* Exercise set *
a) In the post about Ken Haywood leaving India, at which airport did he get past the immigration authorities?
b) Translate this sentence from the post about Ken Haywood leaving India into Spanish: "Ken Haywood’s background is reported to be anything but straight forward."

* Extracted text *
Archive for August 19th, 2008

THE STRANGE CASE OF ATS AND US CITIZEN KEN HAYWOOD FLEEING INDIA

August 19, 2008

Tuesday, August 19, 2008

 

THE STRANGE CASE OF ATS AND US CITIZEN KEN HAYWOOD FLEEING INDIA

 

Times of India redeem ED its credibility when it published as its front page banner headlines, the shocking news of Haywood leaving India despite a lookout notice. Haywood had been under Anti Terrorist Squad’s scrutiny, over the matter of the infamous Email supposedly sent out in the name of a fictitious organisation calling itself ‘Indian Mujahideen’, traced to Key Haywood’s laptop. For over weeks, while ATS had questioned reportedly 1000 people and searched neighbourhood apartments, trying to figure out, how Ken Haywood’s laptop could have been hacked, if at all. A narco test on Haywood too had been carried out. According to ATS, Haywood has not been arrested. In Muslim circle, this glaring discriminative practice is a matter of much debate and heartburn, that just because Haywood is a US citizen, he is being given preferential such kid glove treatment. If a similar case had been observed involving an Indian Muslim, the accused would have been summarily incarcerated and given third degree while questioned. Back in US too, Indian citizens have been given similar harsh treatment, when suspected of even peripherally being associated with some terror incident.

 

ATS has asked him to be available for questioning and a lookout notice has been issued to the immigration authorities. Still, the man, possibly through US consular help, was able to hoodwink immigration authorities at New Delhi airport and flew off to the US.

 

So much for the spine of Indian authorities who are being harangued to cooperate with the US over global terrorism and for their discriminative behavior when it involves two different nationalities, on their own!

 

Ken Haywood’s background is reported to be anything but straight forward.

 

The Indian Express carries a report: ‘The curious case of Kenneth Haywood’, published on Thursday, August 14, 2008:

 

( http://www.indianexpress.com/story/348646.html )

* Provided data *
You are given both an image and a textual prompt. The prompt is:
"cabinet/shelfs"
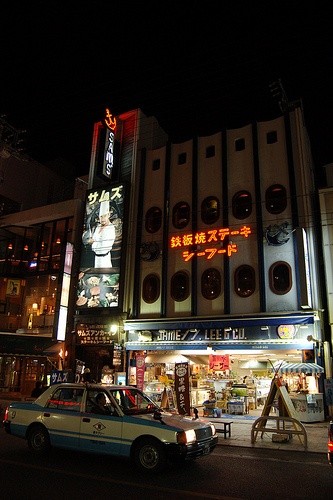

* Solved problems *
a) New Delhi airport.

b) Se informa que los antecedentes de Ken Haywood son cualquier cosa menos claros.